Si chiude un 2019 memorabile per chi ha avuto la possibilità di investire denaro sui mercati finanziari, azionari o obbligazionari poco cambia. Tutto quanto ha avuto una sola direzione ed è stata quella rialzista.

E’ giunto quindi il momento del consueto aggiornamento del portafoglio di ArcheoWealth partito ad inizio 2015 con una dotazione fissa di 50 mila € diventata 5 anni dopo di oltre 65 mila €.

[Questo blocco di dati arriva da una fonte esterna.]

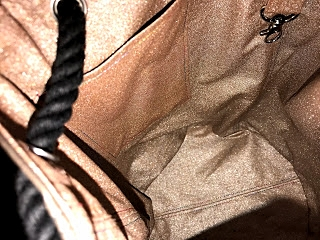 Nur zur Info, ich hatte zuerst eine dunkele Kordel und kleinere Ösen verwendet, aber im nachhinein habe ich dann doch die größeren Ösen und die helle Kordel verarbeitet. Ich war jetzt etwas zu faul, meine Bucket Bag auszuräumen....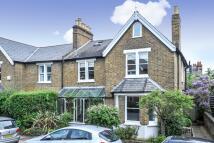 4 bedroom property in Gloucester Road, Kew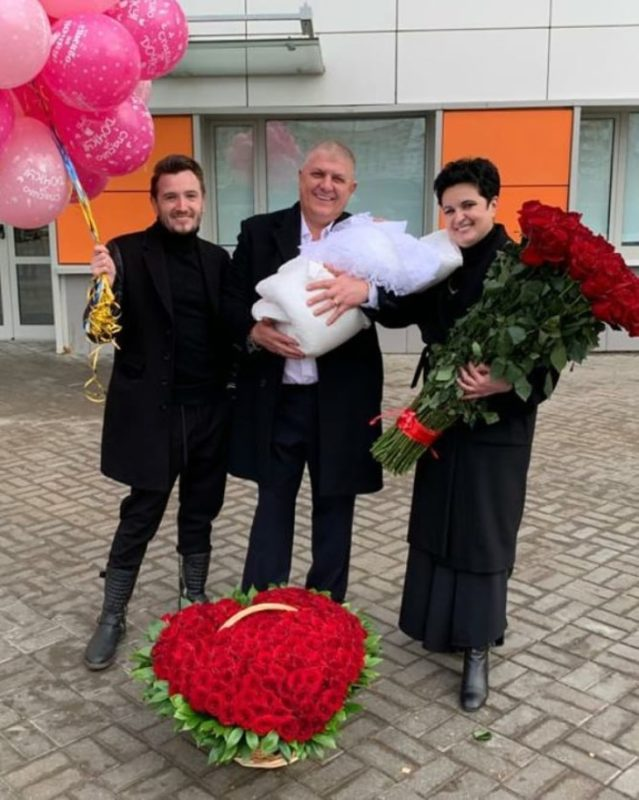 «В 50 лет жизнь имеет новое начало!»: Елена Голунова стала мамой в 52 года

La performance del 2019 migliora ancora il già spettacolare +14.2% della fine di settembre. Il risultato finale ci dice infatti che il patrimonio investito in questo 2019 è salito del 17.8%.

Considerando che alla fine del terribile 2018 il capitale era sceso a poco più di 55 mila €, l’incremento di valore di oltre 10 mila € di quest’anno dimostra ancora una volta quanto sia importante mantenere un atteggiamento poco emotivo e molto distaccato con i nostri investimenti. Se avessi smantellato un pò di rischio alla fine dell’anno scorso sarei qui a mordermi le dita.

Invece al 31 dicembre 2019 il portafoglio risulta avere un valore complessivo di 65.800 € circa.

La performance complessiva dalla partenza sale al 30% per un rendimento annuo composto del 5.6%, in linea con il mio target fissato in 4-5%.

Ricordo che il controvalore attuale è già al netto dei costi degli ETF  e delle  commissioni di negoziazione, ma al lordo di fiscalità ed inflazione.